## Problem requirements
Could you write out every entry exactly as it stands?
******************************
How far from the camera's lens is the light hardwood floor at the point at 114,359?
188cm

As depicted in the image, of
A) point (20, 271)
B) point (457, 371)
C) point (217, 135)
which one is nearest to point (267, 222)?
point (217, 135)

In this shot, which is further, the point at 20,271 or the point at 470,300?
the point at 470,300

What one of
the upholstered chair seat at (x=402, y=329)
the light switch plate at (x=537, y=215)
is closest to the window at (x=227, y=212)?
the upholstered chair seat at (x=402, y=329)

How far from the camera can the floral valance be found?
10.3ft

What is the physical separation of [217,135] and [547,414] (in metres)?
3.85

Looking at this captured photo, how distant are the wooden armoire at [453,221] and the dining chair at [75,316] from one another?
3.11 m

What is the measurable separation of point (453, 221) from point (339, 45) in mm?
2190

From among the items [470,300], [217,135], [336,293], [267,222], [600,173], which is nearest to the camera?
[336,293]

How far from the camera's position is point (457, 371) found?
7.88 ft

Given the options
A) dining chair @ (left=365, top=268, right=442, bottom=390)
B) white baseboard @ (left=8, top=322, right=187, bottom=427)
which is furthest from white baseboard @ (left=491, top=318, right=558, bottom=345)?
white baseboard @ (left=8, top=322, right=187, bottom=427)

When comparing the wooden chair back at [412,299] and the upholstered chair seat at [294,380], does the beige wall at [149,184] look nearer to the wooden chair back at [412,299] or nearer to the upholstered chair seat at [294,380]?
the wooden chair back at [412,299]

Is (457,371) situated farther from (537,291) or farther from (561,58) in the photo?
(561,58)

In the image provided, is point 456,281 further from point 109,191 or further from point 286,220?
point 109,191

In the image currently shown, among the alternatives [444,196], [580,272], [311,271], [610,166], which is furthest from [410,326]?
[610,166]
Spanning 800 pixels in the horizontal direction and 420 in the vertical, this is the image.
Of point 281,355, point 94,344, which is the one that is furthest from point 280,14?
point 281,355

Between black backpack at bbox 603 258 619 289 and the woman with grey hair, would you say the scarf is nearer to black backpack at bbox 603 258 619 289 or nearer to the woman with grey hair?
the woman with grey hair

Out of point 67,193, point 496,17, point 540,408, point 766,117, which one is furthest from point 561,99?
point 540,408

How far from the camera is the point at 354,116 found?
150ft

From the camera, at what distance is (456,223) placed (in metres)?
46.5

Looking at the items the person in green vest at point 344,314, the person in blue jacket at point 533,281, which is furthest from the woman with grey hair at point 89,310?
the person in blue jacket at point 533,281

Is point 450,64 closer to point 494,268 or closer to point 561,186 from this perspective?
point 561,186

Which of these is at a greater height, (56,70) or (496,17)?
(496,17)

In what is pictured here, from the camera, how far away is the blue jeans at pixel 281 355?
******************************
## The output
How far from the camera's lens is the light hardwood floor at the point at 114,359?
188cm

As depicted in the image, of
A) point (20, 271)
B) point (457, 371)
C) point (217, 135)
which one is nearest to point (267, 222)?
point (217, 135)

In this shot, which is further, the point at 20,271 or the point at 470,300?
the point at 470,300

What one of
the upholstered chair seat at (x=402, y=329)
the light switch plate at (x=537, y=215)
is closest to the window at (x=227, y=212)?
the upholstered chair seat at (x=402, y=329)

How far from the camera can the floral valance be found?
10.3ft

What is the physical separation of [217,135] and [547,414] (in metres)?
3.85

Looking at this captured photo, how distant are the wooden armoire at [453,221] and the dining chair at [75,316] from one another?
3.11 m

What is the measurable separation of point (453, 221) from point (339, 45) in mm?
2190

From among the items [470,300], [217,135], [336,293], [267,222], [600,173], which is nearest to the camera?
[336,293]

How far from the camera's position is point (457, 371) found?
7.88 ft

Given the options
A) dining chair @ (left=365, top=268, right=442, bottom=390)
B) white baseboard @ (left=8, top=322, right=187, bottom=427)
which is furthest from white baseboard @ (left=491, top=318, right=558, bottom=345)?
white baseboard @ (left=8, top=322, right=187, bottom=427)

When comparing the wooden chair back at [412,299] and the upholstered chair seat at [294,380], does the beige wall at [149,184] look nearer to the wooden chair back at [412,299] or nearer to the upholstered chair seat at [294,380]?
the wooden chair back at [412,299]

Is (457,371) situated farther from (537,291) or farther from (561,58) in the photo?
(561,58)

In the image provided, is point 456,281 further from point 109,191 or further from point 286,220?
point 109,191

In the image currently shown, among the alternatives [444,196], [580,272], [311,271], [610,166], which is furthest from [410,326]?
[610,166]
Spanning 800 pixels in the horizontal direction and 420 in the vertical, this is the image.
Of point 281,355, point 94,344, which is the one that is furthest from point 280,14?
point 281,355

Between black backpack at bbox 603 258 619 289 and the woman with grey hair, would you say the scarf is nearer to black backpack at bbox 603 258 619 289 or nearer to the woman with grey hair?
the woman with grey hair

Out of point 67,193, point 496,17, point 540,408, point 766,117, which one is furthest from point 561,99?
point 540,408

How far from the camera is the point at 354,116 found?
150ft

From the camera, at what distance is (456,223) placed (in metres)?
46.5

Looking at the items the person in green vest at point 344,314, the person in blue jacket at point 533,281, which is furthest from the woman with grey hair at point 89,310?
the person in blue jacket at point 533,281

Is point 450,64 closer to point 494,268 or closer to point 561,186 from this perspective?
point 561,186

Which of these is at a greater height, (56,70) or (496,17)?
(496,17)

In what is pictured here, from the camera, how far away is the blue jeans at pixel 281 355?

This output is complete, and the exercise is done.